‘Hungarians can’t play aksak!’ Can rhythms in music have ethnicity?

In my quest for understanding the folk musics of Transylvania, I learned quickly that there is an ongoing separation of Romanian music and Hungarian music. While everyone seems to agree that much of the music from the area around Cluj is so mixed that one cannot unravel the influences and divide them into a neat and tidy binary, Hungarian and Romanian folk music scholars and aficionados still claim that certain musical characteristics belong to one ethnic group or the other.

The most often used examples are two basic rhythmic cells commonly found in Transylvanian music. One cell is used regularly in csárdás dance music, labeled as Hungarian:

HU rhythm

[long, short, short, long]

You can hear it at the beginning of this clip and throughout:


The other cell is used in some învârtita dance music, labeled as Romanian:

RO rhythm

[long, short, short]

 You can hear it in the accompanying instruments in this clip:


This cell, divided as 4+3+3, is what musicologists call an aksak rhythm, literally meaning “limping.”

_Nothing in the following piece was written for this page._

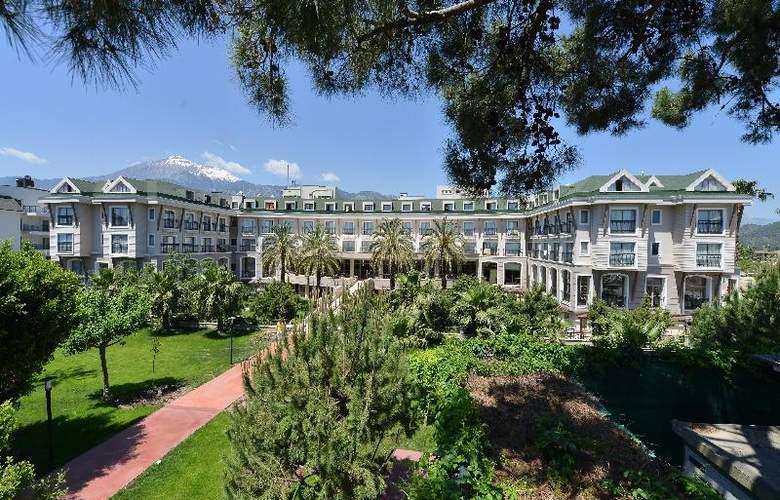 Novia Lucida Beach Hotel - Hotel - 8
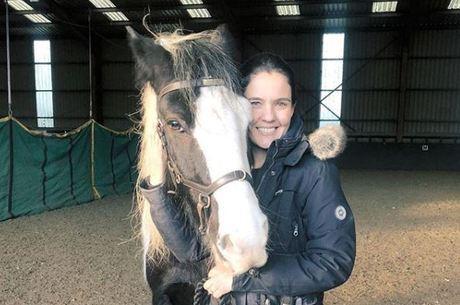 Patricia Keller é professora de equitação no Qatar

Not only are these rhythmic cells ascribed Hungarian or Romanian labels in Transylvanian music, they are also considered exclusive – even when the two are combined. The last audio clip was an example of the basic învârtita accompaniment rhythm. Now here are the five most common rhythmic cells of învârtita melodies:

5 invartita rhythmic cells_15 invartita rhythmic cells_1 (2)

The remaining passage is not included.